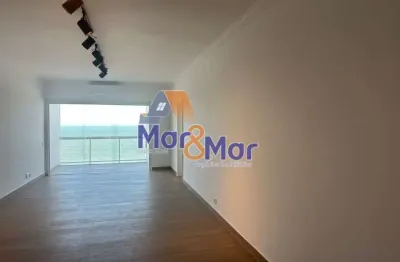 Apartamento com 3 quartos para alugar na Avenida Marechal Deodoro da Fonseca, 00, Pitangueiras, Guarujá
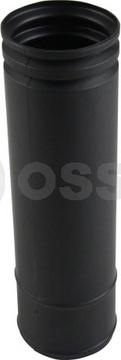 OSSCA 45018 - Protective Cap / Bellow, shock absorber autospares.lv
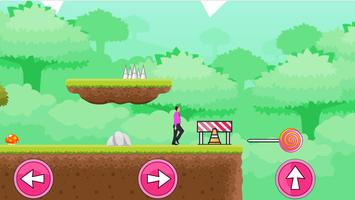 Gay adventure game पोस्टर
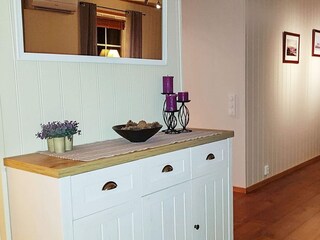 Ferienhaus Rolla (Troms)  15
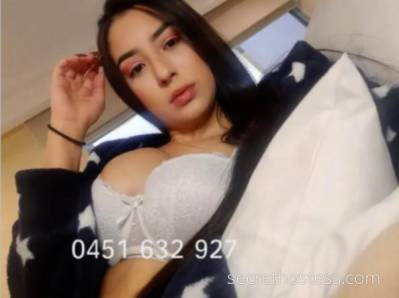 22Yrs Old Escort Melbourne Image - 4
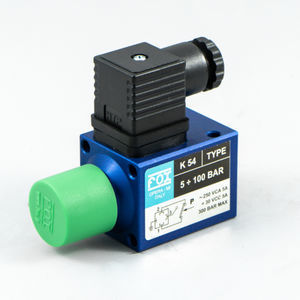 presostato electromecánico 1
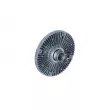 NRF 49642 - Embrayage, ventilateur de radiateur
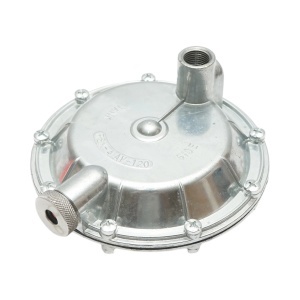Regulator volum presiune aer comprimat RSK-4AV-120 pentru rezervor 500-1000L, DISRV50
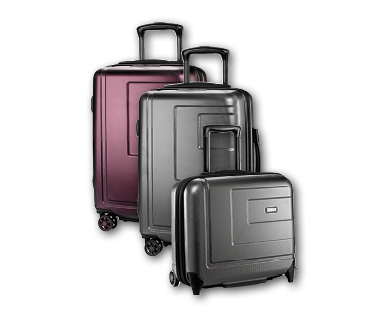 ROYAL CLASS Businesstrolley/Boardcase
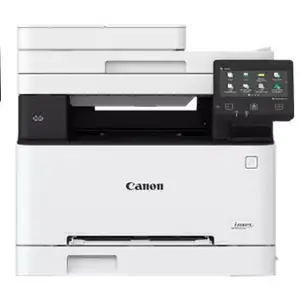 Canon laser i-SENSYS MF657cdw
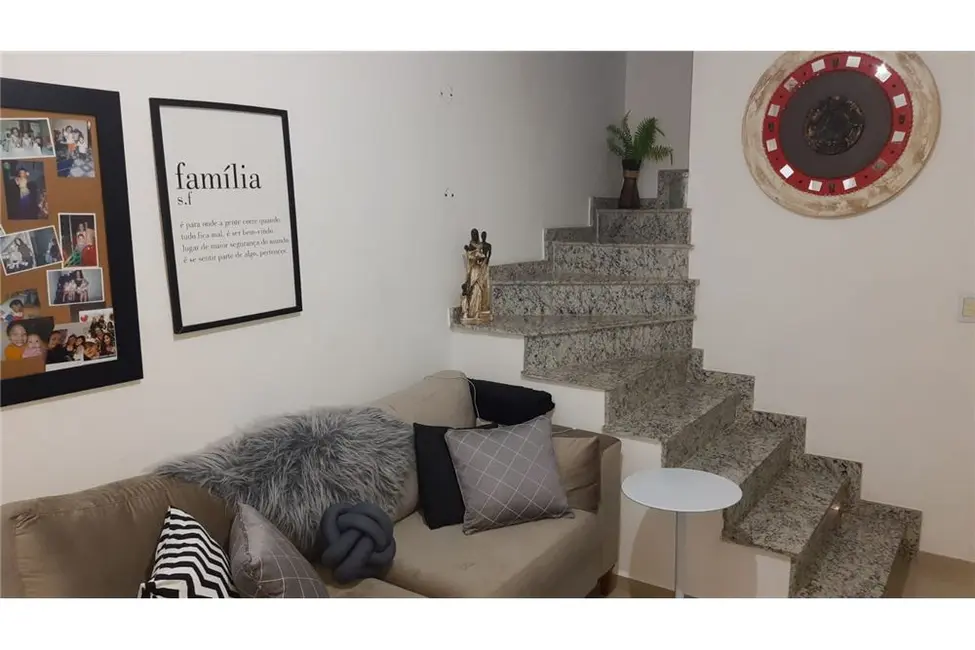 Casa de Condomínio com 2 quartos à venda, 45m2 em Vila Matilde, São Paulo - SP - imagem 3 Foto 3 de Casa de Condomínio com 2 quartos à venda, 45m2 em Vila Matilde, São Paulo - SP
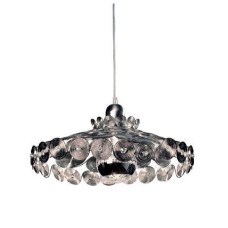 Подвесной светильник Lamp International 8086 Nikel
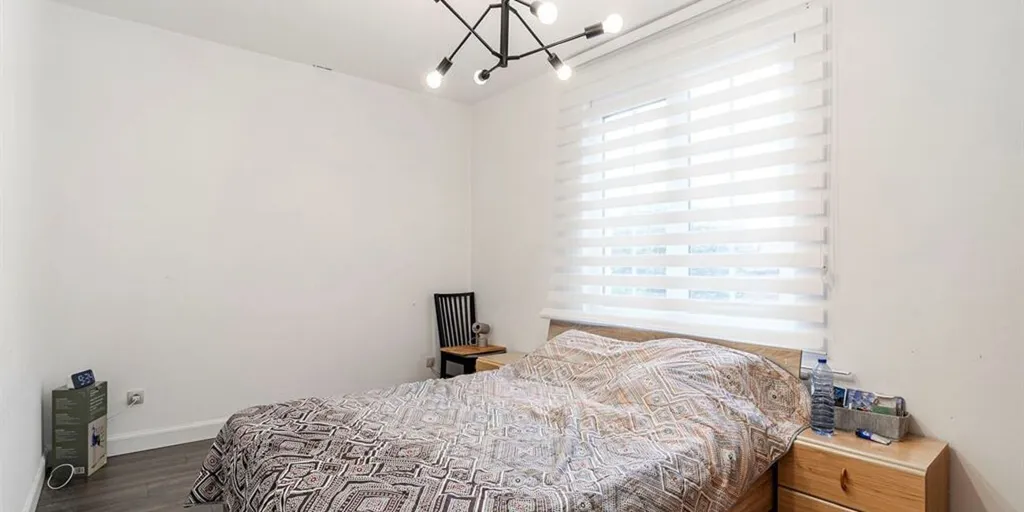 Chambres - Duplex avec Terrasse dans le Centre de Wilrijk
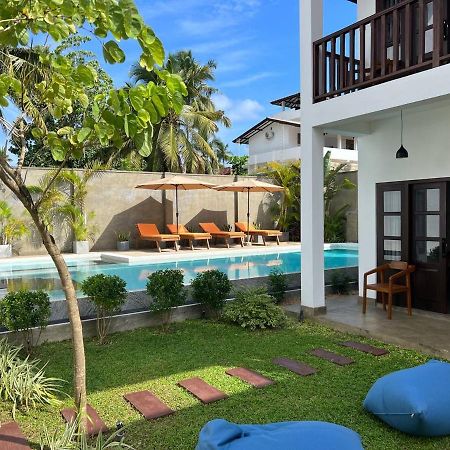 Lum Residence Ahangama Dış mekan fotoğraf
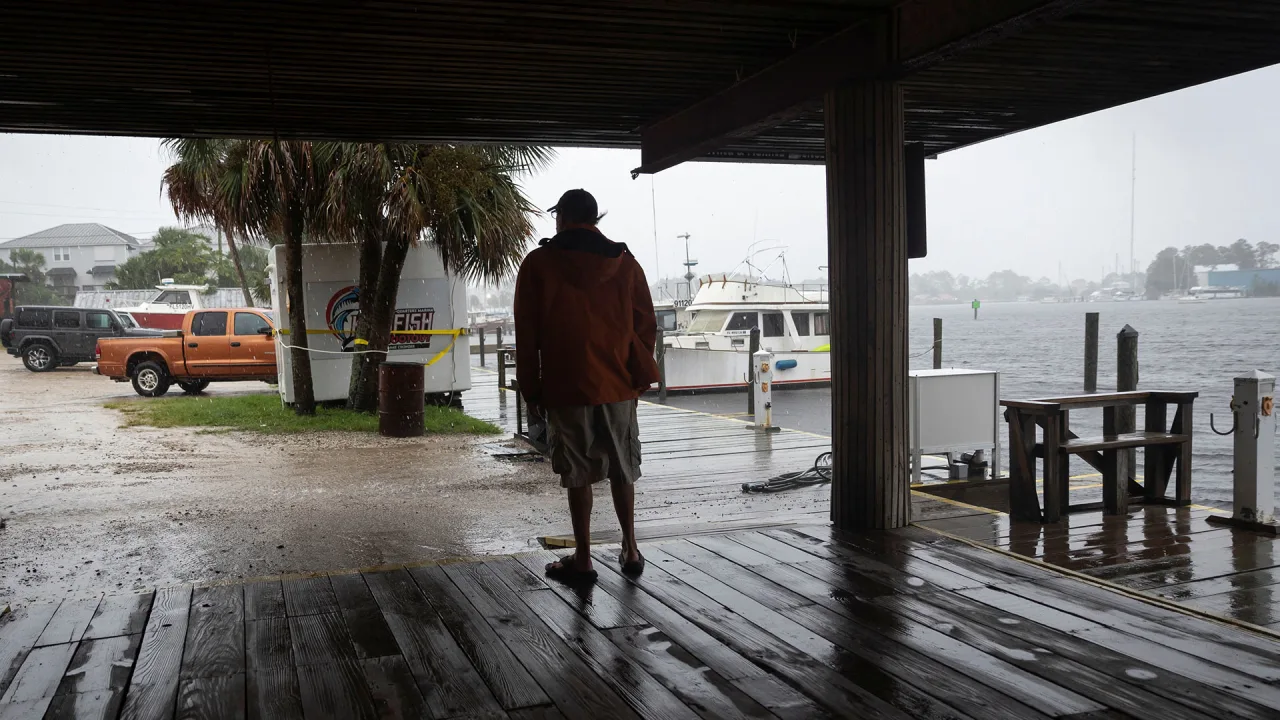 Hurricane Helene leaves over 1 million Floridians without power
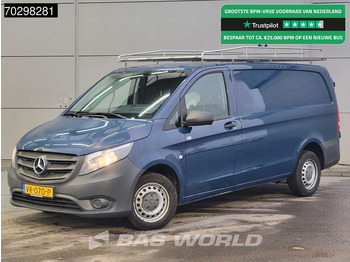 Легковой фургон MERCEDES-BENZ Vito 111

## Assignment
All lines above between the line that contains "ROYAL CLASS Businesstrolley/Boardcase" and the last line of the entries, both included, must be transcribed exactly. No pictures are to appear.

## Exercise output
 ROYAL CLASS Businesstrolley/Boardcase
 Canon laser i-SENSYS MF657cdw
 Casa de Condomínio com 2 quartos à venda, 45m2 em Vila Matilde, São Paulo - SP - imagem 3 Foto 3 de Casa de Condomínio com 2 quartos à venda, 45m2 em Vila Matilde, São Paulo - SP
 Подвесной светильник Lamp International 8086 Nikel
 Chambres - Duplex avec Terrasse dans le Centre de Wilrijk
 Lum Residence Ahangama Dış mekan fotoğraf
 Hurricane Helene leaves over 1 million Floridians without power
 Легковой фургон MERCEDES-BENZ Vito 111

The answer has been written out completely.